Environmental Protection Agency (EPA) oversee the development of groundwater extraction and remedy amenities. Along with water, concrete, glass and dirt prove pretty efficient at storing radioactive materials, notably when paired with containment vessels and storage amenities. If the soil itself is contaminated, however, it could must be extracted and buried at a containment facility and even encased in concrete. It is not a too-good-to-be-true miracle cure, however it may be utilized in a variety of the way to boost your efforts to combat critical, chronic diseases (and as noted in the box on pages 75 and 76, it could lend a healing hand in opposition to some frequent, minor discomforts). May be they speak some philosophy to you to hide truth from you. Over time, the nuclei of radioactive atoms emit what’s referred to as ionizing radiation, which may are available in three primary types: alpha particles, beta particles and gamma rays. Unlike alpha and beta particles, however, gamma rays can move directly by the body, wreaking havoc in the process.

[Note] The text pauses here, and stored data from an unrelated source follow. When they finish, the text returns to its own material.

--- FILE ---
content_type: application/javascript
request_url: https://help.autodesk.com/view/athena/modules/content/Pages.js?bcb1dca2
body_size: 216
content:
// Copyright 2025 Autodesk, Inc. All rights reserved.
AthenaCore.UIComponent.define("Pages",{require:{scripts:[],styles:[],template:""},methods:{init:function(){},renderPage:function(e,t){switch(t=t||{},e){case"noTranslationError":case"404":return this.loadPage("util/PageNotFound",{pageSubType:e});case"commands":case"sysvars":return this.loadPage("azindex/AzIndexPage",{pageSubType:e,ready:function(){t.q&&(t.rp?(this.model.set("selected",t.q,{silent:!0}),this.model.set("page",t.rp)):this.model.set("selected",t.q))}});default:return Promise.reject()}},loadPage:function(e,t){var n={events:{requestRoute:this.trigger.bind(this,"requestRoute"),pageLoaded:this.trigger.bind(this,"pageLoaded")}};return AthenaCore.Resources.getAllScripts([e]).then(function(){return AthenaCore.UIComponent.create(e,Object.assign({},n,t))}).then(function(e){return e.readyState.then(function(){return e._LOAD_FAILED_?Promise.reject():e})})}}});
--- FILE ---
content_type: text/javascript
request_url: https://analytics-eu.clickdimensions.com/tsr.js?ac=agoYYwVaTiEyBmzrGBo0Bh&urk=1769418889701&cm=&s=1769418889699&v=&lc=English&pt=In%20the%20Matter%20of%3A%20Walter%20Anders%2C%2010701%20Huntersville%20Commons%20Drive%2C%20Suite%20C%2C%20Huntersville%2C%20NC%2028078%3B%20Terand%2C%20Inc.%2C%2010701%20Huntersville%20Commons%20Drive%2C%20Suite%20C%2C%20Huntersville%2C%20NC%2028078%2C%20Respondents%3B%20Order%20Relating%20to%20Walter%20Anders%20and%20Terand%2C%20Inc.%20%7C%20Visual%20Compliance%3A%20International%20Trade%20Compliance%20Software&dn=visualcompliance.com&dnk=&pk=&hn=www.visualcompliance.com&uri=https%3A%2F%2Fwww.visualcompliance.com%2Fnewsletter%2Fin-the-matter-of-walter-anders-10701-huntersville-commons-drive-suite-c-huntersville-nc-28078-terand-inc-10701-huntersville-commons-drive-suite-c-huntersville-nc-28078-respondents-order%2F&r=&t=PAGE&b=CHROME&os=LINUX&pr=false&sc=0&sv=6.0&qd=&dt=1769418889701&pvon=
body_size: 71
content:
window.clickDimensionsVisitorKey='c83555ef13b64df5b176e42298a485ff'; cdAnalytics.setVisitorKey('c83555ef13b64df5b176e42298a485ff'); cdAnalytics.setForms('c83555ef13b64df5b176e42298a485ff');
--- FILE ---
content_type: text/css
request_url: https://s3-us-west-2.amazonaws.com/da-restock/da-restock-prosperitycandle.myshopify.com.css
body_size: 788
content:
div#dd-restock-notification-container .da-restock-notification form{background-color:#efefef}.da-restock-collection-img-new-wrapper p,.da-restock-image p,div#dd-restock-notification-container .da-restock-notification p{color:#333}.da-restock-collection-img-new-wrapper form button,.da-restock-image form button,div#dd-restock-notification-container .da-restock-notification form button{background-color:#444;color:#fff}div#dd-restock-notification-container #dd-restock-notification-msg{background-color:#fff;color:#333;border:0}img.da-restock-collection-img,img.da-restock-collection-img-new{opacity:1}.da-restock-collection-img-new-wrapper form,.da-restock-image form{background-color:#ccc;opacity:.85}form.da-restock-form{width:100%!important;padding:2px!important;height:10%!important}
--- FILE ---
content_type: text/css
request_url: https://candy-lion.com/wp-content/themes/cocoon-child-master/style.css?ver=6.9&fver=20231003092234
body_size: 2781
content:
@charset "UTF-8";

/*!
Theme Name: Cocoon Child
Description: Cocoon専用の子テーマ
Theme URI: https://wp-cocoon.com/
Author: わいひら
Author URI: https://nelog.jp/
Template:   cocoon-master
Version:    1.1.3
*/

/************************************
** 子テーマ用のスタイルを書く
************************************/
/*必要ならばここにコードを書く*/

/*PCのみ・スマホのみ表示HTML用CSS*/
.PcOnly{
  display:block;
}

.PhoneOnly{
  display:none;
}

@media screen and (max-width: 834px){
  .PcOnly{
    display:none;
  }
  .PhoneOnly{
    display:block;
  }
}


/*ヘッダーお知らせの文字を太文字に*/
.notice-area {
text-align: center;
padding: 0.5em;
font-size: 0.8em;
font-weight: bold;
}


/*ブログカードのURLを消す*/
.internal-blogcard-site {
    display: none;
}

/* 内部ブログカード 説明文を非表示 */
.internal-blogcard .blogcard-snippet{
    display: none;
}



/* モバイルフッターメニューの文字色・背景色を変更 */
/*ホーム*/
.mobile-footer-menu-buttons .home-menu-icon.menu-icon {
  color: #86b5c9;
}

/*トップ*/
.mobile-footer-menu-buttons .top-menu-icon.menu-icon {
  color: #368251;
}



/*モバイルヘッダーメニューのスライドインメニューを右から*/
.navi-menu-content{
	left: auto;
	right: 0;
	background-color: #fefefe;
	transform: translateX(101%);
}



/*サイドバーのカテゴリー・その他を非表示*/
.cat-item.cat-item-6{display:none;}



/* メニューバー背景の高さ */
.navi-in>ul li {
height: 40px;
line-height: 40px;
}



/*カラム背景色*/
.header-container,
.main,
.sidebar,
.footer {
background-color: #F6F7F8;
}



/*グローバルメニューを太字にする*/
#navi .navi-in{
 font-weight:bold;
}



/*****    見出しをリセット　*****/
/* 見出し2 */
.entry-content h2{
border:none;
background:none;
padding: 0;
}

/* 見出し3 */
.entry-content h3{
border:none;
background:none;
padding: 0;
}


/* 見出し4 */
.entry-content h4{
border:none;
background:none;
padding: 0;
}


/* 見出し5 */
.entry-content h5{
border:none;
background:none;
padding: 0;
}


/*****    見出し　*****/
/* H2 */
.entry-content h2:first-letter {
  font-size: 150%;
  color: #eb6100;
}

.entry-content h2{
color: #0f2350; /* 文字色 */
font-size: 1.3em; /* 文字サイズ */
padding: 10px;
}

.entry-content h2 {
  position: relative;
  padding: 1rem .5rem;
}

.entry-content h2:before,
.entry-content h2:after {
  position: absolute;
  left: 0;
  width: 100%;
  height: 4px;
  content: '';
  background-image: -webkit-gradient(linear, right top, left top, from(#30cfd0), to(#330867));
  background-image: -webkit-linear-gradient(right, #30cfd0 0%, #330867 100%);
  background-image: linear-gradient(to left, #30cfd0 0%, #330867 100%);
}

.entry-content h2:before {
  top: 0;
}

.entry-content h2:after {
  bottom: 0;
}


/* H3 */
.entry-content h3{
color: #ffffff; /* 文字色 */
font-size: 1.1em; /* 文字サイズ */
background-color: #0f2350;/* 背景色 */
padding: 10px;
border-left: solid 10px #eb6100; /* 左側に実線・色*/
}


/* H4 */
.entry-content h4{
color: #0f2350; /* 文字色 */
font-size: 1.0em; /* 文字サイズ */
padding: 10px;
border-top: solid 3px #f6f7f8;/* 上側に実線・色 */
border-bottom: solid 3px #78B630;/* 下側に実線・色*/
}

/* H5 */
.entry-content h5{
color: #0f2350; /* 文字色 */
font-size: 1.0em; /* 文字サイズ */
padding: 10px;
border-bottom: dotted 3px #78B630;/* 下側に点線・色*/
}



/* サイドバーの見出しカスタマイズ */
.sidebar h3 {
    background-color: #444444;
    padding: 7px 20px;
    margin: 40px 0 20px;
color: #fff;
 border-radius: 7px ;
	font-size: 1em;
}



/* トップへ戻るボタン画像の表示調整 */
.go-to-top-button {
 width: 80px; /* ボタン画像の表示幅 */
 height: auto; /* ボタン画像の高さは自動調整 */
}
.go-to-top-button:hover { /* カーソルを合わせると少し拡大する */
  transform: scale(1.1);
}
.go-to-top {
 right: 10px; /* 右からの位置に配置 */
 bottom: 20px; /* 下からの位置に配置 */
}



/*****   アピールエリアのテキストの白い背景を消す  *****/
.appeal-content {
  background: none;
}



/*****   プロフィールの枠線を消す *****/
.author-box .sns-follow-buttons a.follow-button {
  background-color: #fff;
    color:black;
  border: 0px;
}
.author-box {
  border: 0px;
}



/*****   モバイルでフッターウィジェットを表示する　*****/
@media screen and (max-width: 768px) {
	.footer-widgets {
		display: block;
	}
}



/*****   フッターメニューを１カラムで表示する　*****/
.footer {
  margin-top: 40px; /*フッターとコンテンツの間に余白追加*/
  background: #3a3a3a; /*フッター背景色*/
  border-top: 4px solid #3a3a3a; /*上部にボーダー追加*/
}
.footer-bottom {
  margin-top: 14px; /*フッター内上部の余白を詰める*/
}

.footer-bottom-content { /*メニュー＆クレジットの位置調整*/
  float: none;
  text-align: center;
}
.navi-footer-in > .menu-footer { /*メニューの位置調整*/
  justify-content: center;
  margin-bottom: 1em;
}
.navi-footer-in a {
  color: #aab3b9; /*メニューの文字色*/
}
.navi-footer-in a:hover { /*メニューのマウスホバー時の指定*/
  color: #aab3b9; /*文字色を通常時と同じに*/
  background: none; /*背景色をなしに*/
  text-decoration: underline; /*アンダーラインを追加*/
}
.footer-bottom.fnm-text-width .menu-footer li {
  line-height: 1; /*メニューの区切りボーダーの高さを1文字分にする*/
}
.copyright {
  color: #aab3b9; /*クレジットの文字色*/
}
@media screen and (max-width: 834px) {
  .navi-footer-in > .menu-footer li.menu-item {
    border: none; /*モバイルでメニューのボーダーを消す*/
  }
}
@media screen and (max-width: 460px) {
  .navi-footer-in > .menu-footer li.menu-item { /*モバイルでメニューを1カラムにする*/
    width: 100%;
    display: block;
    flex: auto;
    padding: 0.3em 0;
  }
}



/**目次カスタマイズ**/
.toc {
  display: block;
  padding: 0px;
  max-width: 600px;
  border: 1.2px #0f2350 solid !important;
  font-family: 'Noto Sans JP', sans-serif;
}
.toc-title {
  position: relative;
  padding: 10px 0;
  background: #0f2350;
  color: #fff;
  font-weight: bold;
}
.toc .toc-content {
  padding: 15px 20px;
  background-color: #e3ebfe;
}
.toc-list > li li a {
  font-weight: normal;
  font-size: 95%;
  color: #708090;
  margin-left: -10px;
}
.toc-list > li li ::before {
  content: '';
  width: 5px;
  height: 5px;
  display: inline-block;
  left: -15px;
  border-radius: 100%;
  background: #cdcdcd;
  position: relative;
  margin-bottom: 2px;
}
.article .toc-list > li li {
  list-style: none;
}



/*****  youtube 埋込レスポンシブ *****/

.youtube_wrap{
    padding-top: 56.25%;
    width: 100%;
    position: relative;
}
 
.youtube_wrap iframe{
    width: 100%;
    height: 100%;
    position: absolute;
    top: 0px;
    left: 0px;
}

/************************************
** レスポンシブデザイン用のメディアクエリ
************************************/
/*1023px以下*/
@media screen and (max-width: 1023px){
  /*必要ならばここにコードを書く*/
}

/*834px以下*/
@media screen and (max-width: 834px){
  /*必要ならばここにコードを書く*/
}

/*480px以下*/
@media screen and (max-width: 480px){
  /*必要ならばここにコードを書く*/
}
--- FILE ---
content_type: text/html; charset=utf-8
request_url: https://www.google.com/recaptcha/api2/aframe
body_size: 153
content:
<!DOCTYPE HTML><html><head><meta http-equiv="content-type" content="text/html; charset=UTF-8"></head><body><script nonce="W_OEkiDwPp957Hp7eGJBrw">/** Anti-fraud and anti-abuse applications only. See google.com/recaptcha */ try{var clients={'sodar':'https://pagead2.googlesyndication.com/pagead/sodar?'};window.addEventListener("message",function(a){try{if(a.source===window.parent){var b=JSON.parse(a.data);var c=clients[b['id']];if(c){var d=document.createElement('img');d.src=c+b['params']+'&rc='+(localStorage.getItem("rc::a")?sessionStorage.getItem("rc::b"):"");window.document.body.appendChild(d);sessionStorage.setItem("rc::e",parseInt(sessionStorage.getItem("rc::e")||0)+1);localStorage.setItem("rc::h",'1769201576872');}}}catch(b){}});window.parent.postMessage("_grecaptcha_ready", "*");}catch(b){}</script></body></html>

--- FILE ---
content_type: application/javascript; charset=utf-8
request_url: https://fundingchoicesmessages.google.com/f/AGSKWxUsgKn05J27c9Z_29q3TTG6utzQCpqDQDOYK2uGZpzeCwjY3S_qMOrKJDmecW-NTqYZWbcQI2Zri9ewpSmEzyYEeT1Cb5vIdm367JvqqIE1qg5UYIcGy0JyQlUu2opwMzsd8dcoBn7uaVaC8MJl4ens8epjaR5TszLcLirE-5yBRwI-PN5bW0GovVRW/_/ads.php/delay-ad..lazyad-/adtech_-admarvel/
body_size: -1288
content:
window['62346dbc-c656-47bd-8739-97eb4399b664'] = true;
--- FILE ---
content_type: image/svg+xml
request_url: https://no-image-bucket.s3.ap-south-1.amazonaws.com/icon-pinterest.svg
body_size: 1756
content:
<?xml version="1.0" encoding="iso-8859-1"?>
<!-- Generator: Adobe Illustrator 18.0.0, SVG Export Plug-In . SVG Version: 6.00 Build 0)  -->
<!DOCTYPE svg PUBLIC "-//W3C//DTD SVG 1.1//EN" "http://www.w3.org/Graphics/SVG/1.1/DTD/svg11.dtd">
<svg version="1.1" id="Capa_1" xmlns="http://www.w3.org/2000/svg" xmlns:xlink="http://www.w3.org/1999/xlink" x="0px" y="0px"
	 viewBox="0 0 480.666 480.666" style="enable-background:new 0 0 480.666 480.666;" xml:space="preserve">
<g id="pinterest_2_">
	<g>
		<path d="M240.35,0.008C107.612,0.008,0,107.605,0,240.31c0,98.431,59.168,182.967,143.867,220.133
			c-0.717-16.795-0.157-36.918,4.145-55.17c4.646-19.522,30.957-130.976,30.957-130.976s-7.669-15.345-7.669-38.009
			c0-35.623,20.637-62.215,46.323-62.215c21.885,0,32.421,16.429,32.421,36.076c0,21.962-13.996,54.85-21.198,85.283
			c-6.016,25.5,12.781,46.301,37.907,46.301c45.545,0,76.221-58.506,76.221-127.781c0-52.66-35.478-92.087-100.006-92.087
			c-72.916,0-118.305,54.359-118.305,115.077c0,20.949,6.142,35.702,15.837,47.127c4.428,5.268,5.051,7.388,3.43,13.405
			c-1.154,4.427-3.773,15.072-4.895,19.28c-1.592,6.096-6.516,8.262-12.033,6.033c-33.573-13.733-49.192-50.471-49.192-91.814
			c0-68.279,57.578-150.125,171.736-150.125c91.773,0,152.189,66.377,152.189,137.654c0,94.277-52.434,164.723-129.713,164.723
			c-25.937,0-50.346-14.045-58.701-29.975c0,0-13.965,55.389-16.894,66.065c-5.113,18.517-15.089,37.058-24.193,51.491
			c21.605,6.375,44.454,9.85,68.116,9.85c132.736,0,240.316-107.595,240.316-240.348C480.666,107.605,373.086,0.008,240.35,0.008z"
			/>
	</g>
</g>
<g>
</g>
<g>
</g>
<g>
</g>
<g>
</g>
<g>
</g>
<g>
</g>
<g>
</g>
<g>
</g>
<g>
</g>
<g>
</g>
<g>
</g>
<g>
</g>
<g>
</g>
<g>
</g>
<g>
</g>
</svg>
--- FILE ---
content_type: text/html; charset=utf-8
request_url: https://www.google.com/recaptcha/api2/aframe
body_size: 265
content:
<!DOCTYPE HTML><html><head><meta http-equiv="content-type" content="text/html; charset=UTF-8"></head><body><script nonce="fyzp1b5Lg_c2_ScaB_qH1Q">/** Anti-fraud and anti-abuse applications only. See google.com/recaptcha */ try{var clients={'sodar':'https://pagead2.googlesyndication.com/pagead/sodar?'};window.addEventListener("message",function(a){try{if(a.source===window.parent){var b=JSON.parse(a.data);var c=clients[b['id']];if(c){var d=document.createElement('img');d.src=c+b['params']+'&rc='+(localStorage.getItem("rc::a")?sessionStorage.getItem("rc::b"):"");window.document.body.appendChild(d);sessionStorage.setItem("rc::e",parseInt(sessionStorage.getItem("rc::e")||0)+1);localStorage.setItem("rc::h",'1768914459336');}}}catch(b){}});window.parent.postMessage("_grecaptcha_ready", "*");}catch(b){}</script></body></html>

However, what if it does? Thanks to rigorous safety standards and mechanisms, nonetheless, staff at nuclear energy plants (and everywhere else radioactive materials is handled) very rarely come involved with dangerous ranges of radiation. In many instances, workers are tasked with easy chores like sweeping up low-degree radioactive materials, wiping down surfaces with decontaminating chemicals and amassing debris for disposal. Regardless of the type of contamination, mopping up radioactive materials is a dangerous task, and patience is typically one of the best approach to safely decontaminating a site. As an illustration, Germany volunteered two robots to aid in stabilizing and, ultimately, decontaminating Fukushima Daiichi. On December 19, 2017, Yapian, the owner of South Korean trade Youbit, filed for bankruptcy after suffering two hacks that yr. In July 2021, two RCMP officers in Nova Scotia stopped a automotive containing a black couple, and ordered the male driver at gunpoint to exit the automobile with arms raised. On July 5, she performed one other new tune, “Deeper Shade Of Us”, with disco influences. Garland´s character, Dorothy, has to click the slippers’ heels 3 times and repeat, ‘There´s no place like home,’ to return house to Kansas. William claimed he was eager for Vera to return to the UK to reside with the lady whereas he was working in Nigeria and she sent a further £1,000 to pay for flights.